88 O modelo clássico para deposição em uma bacia tipo foreland, mostra uma sucessão de sedimentos de água profunda sin-deformacionais, sobrepostos por sedimentos de água mais rasa a continental. As unidades mais próximas à frente orogênica abrigam os sedimentos mais grossos e imaturos, podendo haver reciclagem sedimentar dentro da própria bacia (Einsele,1992; DeCelles & Giles, 1996; Catuneanu, 2004; Allen & Allen, 2005, Sinclair et al., 1991). Segundo Uhlein et al. (2011b), o modelo de empilhamento em uma bacia foreland proximal é similar ao modelo do Grupo Bambuí em Lagoa Formosa (Figura 6.3 e Figura 6.4).

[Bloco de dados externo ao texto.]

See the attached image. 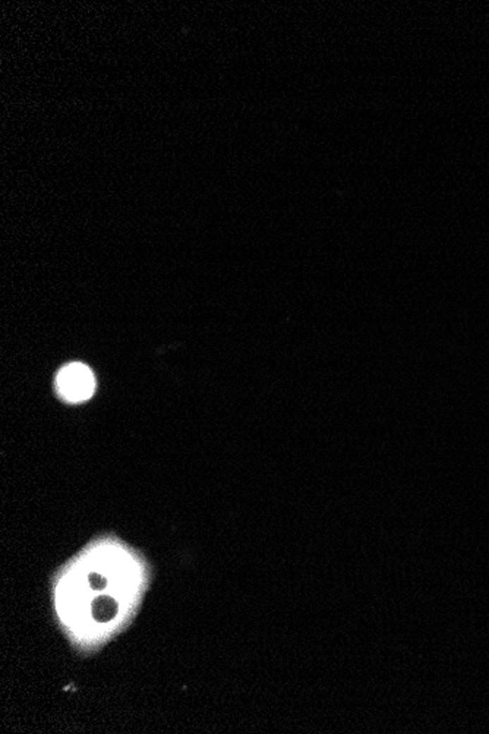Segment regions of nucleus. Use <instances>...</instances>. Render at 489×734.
Instances as JSON below:
<instances>
[{"instance_id": "1", "label": "nucleus", "mask_w": 489, "mask_h": 734, "mask_svg": "<svg viewBox=\"0 0 489 734\" xmlns=\"http://www.w3.org/2000/svg\"><path fill=\"white\" fill-rule=\"evenodd\" d=\"M56 386L65 400L84 402L89 399L96 390V379L87 365L72 362L59 371Z\"/></svg>"}, {"instance_id": "2", "label": "nucleus", "mask_w": 489, "mask_h": 734, "mask_svg": "<svg viewBox=\"0 0 489 734\" xmlns=\"http://www.w3.org/2000/svg\"><path fill=\"white\" fill-rule=\"evenodd\" d=\"M91 613H92V617L100 623L110 622V620L118 613V602L111 597L100 595L97 598H94L92 604H91Z\"/></svg>"}, {"instance_id": "3", "label": "nucleus", "mask_w": 489, "mask_h": 734, "mask_svg": "<svg viewBox=\"0 0 489 734\" xmlns=\"http://www.w3.org/2000/svg\"><path fill=\"white\" fill-rule=\"evenodd\" d=\"M88 582L94 591H103L107 587V579L100 573H91Z\"/></svg>"}]
</instances>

A idade de deposição do Grupo Bambuí ainda é tema de intenso debate. Babinski et al. (2007) consideram a sedimentação da base da Formação Sete Lagoas como iniciada em torno de 740±20 Ma, a partir de isócronas Pb-Pb em carbonatos. Recentemente Caxito et al. (2012), a partir de dados litoestratigráficos, isotópicos e geocronológicos inéditos e compilados, sugerem que toda a Formação Sete Lagoas represente a sedimentação pós-glacial do evento Marinoano (~635 Ma). A partir de dados U-Pb em zircões detríticos, Rodrigues (2008) e Pimentel et al. (2011) também assumem uma idade mais nova para o Grupo Bambuí, com zircões detríticos marcando idades máximas de sedimentação em torno de 610 Ma nas porções intermediárias e superiores da Formação Sete Lagoas, e idades de ~612 Ma para as formações Serra da Saudade e Três Marias. Na borda oeste do Grupo Bambuí, nas proximidades das áreas de ocorrência da Formação Lagoa Formosa, determinações K-Ar em muscovita de rochas deformadas das nappes exteriores da Faixa Brasília, que cavalgam unidades do Grupo Bambuí, sugerem uma idade mínima de deposição para as mesmas em ~567 Ma (Valeriano et al., 2000). De maneira análoga, na borda leste, todo o Grupo Bambuí é afetado pela deformação, vergente para oeste, provinda da Faixa Araçuaí, cujo pico metamórfico foi atingido em torno de 575 Ma (e.g.: Pedrosa-Soares et al., 2011). Dessa forma, a nível preliminar, a Formação Lagoa Formosa teria sua idade deposicional limitada superiormente pelos zircões detríticos da Formação Serra da Saudade (~612 Ma), os quais aparentam terem sido retrabalhados durante a deposição da Formação Lagoa Formosa, e, inferiormente, pela idade de posicionamento das nappes externas da Faixa Brasília (~567 Ma).